What to do –
Convert the lines below into a Markdown table with the columns Number and Line, one row per non-blank line.

-- Start of Dataset extract --

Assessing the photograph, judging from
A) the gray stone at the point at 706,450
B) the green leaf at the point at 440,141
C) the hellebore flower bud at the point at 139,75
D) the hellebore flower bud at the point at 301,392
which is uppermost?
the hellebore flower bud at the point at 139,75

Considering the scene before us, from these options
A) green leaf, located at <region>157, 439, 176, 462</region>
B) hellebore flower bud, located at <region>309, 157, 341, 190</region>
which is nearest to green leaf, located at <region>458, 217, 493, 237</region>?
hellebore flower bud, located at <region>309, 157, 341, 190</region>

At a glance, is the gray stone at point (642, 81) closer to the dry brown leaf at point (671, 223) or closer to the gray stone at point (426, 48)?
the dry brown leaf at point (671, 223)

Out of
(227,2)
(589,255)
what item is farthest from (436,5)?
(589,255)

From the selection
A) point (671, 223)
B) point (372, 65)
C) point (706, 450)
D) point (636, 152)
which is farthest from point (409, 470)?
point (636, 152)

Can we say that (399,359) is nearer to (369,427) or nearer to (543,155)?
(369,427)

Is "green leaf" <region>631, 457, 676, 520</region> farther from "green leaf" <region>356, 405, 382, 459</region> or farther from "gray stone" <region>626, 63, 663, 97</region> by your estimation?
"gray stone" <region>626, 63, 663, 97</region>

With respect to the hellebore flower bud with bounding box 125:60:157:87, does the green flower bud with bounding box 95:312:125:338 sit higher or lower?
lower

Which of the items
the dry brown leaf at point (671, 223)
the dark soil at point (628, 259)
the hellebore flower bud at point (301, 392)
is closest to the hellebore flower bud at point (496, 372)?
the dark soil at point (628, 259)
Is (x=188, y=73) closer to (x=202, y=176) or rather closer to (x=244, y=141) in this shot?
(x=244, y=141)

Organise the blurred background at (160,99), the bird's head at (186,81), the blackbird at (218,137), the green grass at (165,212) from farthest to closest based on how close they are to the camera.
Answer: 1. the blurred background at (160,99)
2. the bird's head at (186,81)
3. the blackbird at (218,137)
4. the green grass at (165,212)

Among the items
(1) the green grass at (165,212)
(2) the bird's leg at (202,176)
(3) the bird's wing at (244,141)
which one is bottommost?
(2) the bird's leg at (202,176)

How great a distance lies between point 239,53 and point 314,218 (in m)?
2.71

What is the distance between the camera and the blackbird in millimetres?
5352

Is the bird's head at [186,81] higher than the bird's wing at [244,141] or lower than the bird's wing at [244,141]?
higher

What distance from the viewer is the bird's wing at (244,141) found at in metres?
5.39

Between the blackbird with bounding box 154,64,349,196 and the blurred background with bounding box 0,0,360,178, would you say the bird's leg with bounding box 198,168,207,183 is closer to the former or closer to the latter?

-- End of Dataset extract --

Written response –
| Number | Line |
|---|---|
| 1 | Assessing the photograph, judging from |
| 2 | A) the gray stone at the point at 706,450 |
| 3 | B) the green leaf at the point at 440,141 |
| 4 | C) the hellebore flower bud at the point at 139,75 |
| 5 | D) the hellebore flower bud at the point at 301,392 |
| 6 | which is uppermost? |
| 7 | the hellebore flower bud at the point at 139,75 |
| 8 | Considering the scene before us, from these options |
| 9 | A) green leaf, located at <region>157, 439, 176, 462</region> |
| 10 | B) hellebore flower bud, located at <region>309, 157, 341, 190</region> |
| 11 | which is nearest to green leaf, located at <region>458, 217, 493, 237</region>? |
| 12 | hellebore flower bud, located at <region>309, 157, 341, 190</region> |
| 13 | At a glance, is the gray stone at point (642, 81) closer to the dry brown leaf at point (671, 223) or closer to the gray stone at point (426, 48)? |
| 14 | the dry brown leaf at point (671, 223) |
| 15 | Out of |
| 16 | (227,2) |
| 17 | (589,255) |
| 18 | what item is farthest from (436,5)? |
| 19 | (589,255) |
| 20 | From the selection |
| 21 | A) point (671, 223) |
| 22 | B) point (372, 65) |
| 23 | C) point (706, 450) |
| 24 | D) point (636, 152) |
| 25 | which is farthest from point (409, 470)? |
| 26 | point (636, 152) |
| 27 | Can we say that (399,359) is nearer to (369,427) or nearer to (543,155)? |
| 28 | (369,427) |
| 29 | Is "green leaf" <region>631, 457, 676, 520</region> farther from "green leaf" <region>356, 405, 382, 459</region> or farther from "gray stone" <region>626, 63, 663, 97</region> by your estimation? |
| 30 | "gray stone" <region>626, 63, 663, 97</region> |
| 31 | With respect to the hellebore flower bud with bounding box 125:60:157:87, does the green flower bud with bounding box 95:312:125:338 sit higher or lower? |
| 32 | lower |
| 33 | Which of the items |
| 34 | the dry brown leaf at point (671, 223) |
| 35 | the dark soil at point (628, 259) |
| 36 | the hellebore flower bud at point (301, 392) |
| 37 | is closest to the hellebore flower bud at point (496, 372)? |
| 38 | the dark soil at point (628, 259) |
| 39 | Is (x=188, y=73) closer to (x=202, y=176) or rather closer to (x=244, y=141) in this shot? |
| 40 | (x=244, y=141) |
| 41 | Organise the blurred background at (160,99), the bird's head at (186,81), the blackbird at (218,137), the green grass at (165,212) from farthest to closest based on how close they are to the camera. |
| 42 | Answer: 1. the blurred background at (160,99) |
| 43 | 2. the bird's head at (186,81) |
| 44 | 3. the blackbird at (218,137) |
| 45 | 4. the green grass at (165,212) |
| 46 | Among the items |
| 47 | (1) the green grass at (165,212) |
| 48 | (2) the bird's leg at (202,176) |
| 49 | (3) the bird's wing at (244,141) |
| 50 | which one is bottommost? |
| 51 | (2) the bird's leg at (202,176) |
| 52 | How great a distance lies between point 239,53 and point 314,218 (in m)? |
| 53 | 2.71 |
| 54 | What is the distance between the camera and the blackbird in millimetres? |
| 55 | 5352 |
| 56 | Is the bird's head at [186,81] higher than the bird's wing at [244,141] or lower than the bird's wing at [244,141]? |
| 57 | higher |
| 58 | What distance from the viewer is the bird's wing at (244,141) found at in metres? |
| 59 | 5.39 |
| 60 | Between the blackbird with bounding box 154,64,349,196 and the blurred background with bounding box 0,0,360,178, would you say the bird's leg with bounding box 198,168,207,183 is closer to the former or closer to the latter? |